I think this happened after my first exam. I still had three left. I couldn't study, I felt numb, guilty. I didn't know how to make it up to my family. My grandma was here at that time, and Z was born a week or two before the crash. B was supposed to take the car with him a few weeks after that, because he moved out a few weeks before - moved out for the first time. I didn't really tell any of my friends about the crash in so much detail, because I hadn't yet processed it in my mind. I did not attempt one of the exams, and scraped past the other two. I kind of stopped caring about university at that point - my friends were going through horrible changes, I had to somehow pay off everything to do with the car, work was getting bad, my sleeping was all over the place, I got physically sick, and nanu was still over at our place - so I still needed to make sure I smiled. I know people who have gone through much worse, so, alhamdulillah that that was one of the lowest points in my life.
I quit ABA therapy a few months after that. The progress of the kids plateaued and I had no idea how to fix it. I wasn't sure if I was doing everything right and I constantly felt like the parents were wasting their money by paying me. All the money that I had saved had gone behind the car. I had to start over. I can't remember much of university from my second semester, except for psychopathology classes. I started the semester by caring about things, and ended it by giving up. I began to avoid the people I used to do group studying with, because I never did much of my part. That was the time that I went through a lot of changes about my world view as well. I did a lot of thinking about my thinking and changed the way I thought. That happens all throughout your life, and I record mine in this blog, yes, but, during that time, big changes were quite condensed into a few months or so.
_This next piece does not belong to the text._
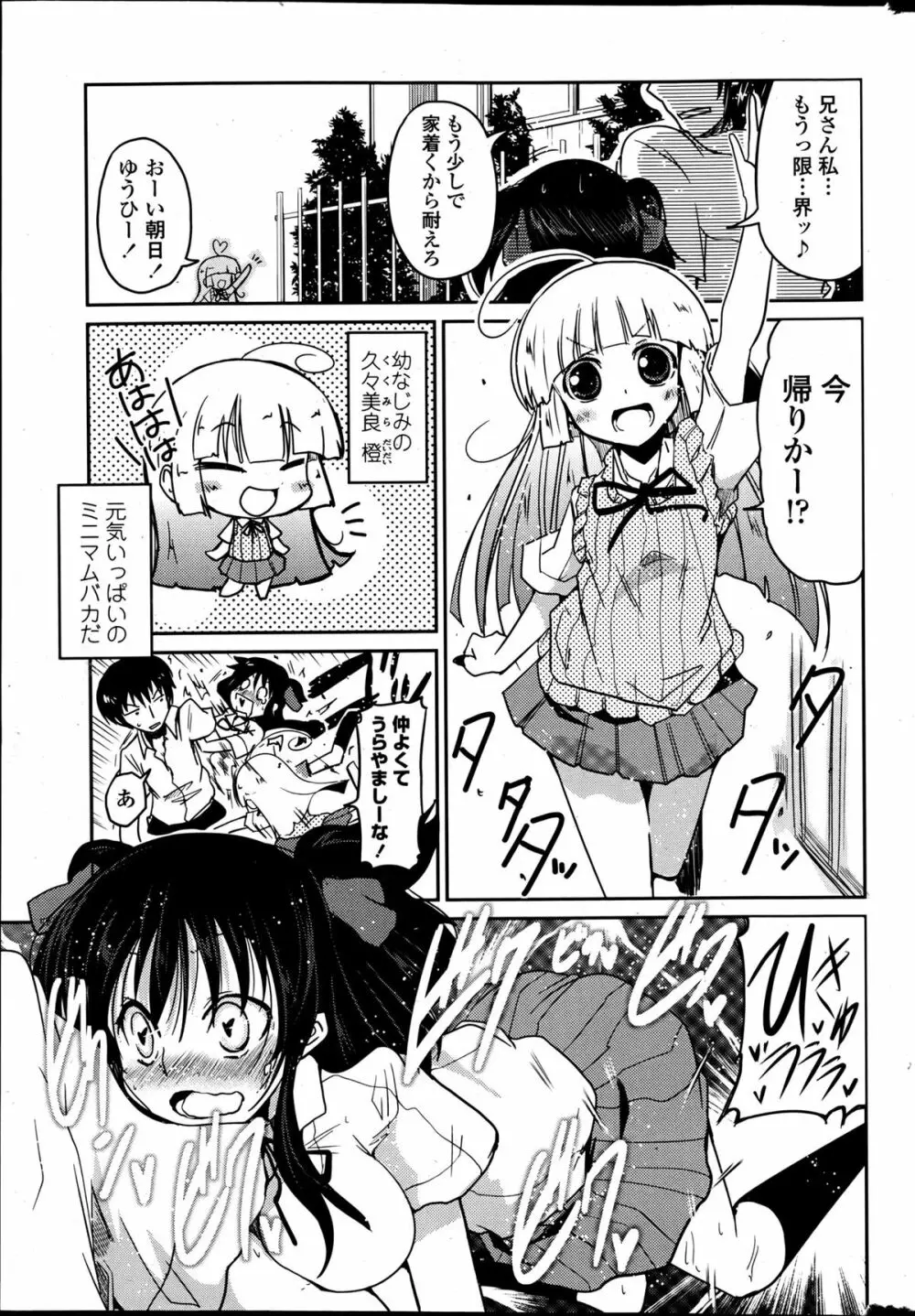 ゆうひの秘密 第1-7話 Page.3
So, what have I learnt by reminiscing?
- To be more forgiving and merciful to others. I don't know what they are going through, I can try to understand, but I can never fully put myself in their shoes. I have made several wrong decisions during those months, but I needed to sort through them myself. Being judged by someone else would have never helped.
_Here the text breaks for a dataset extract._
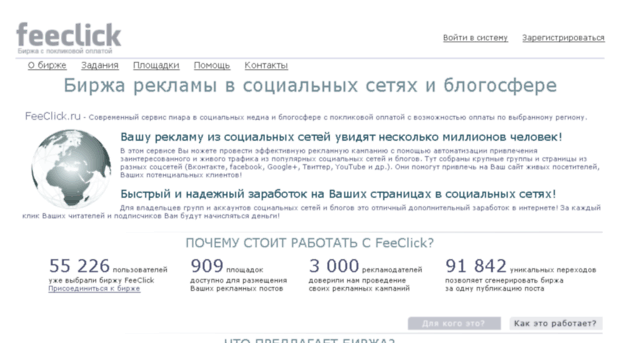 fee9.ru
- To remember that I can die at any time, but Allah has given me a chance, and is still giving me that chance. I will get that second chance till my last breath. But I don't know when my last breath will come. I need to plan for the future and work on the present.
- To stop going hard and soft on myself and just stick to neutrality. If I make a mistake, I need to come up with a strategy to bounce back and move forward. Balance.
- To stop wasting my life by complaining, watching stupid TV shows or feeling sorry for myself.
- Life is too short to care about what I think what other people are thinking. But life can possibly be too long to take spontaneous decisions that will affect me/someone else negatively for a very long time.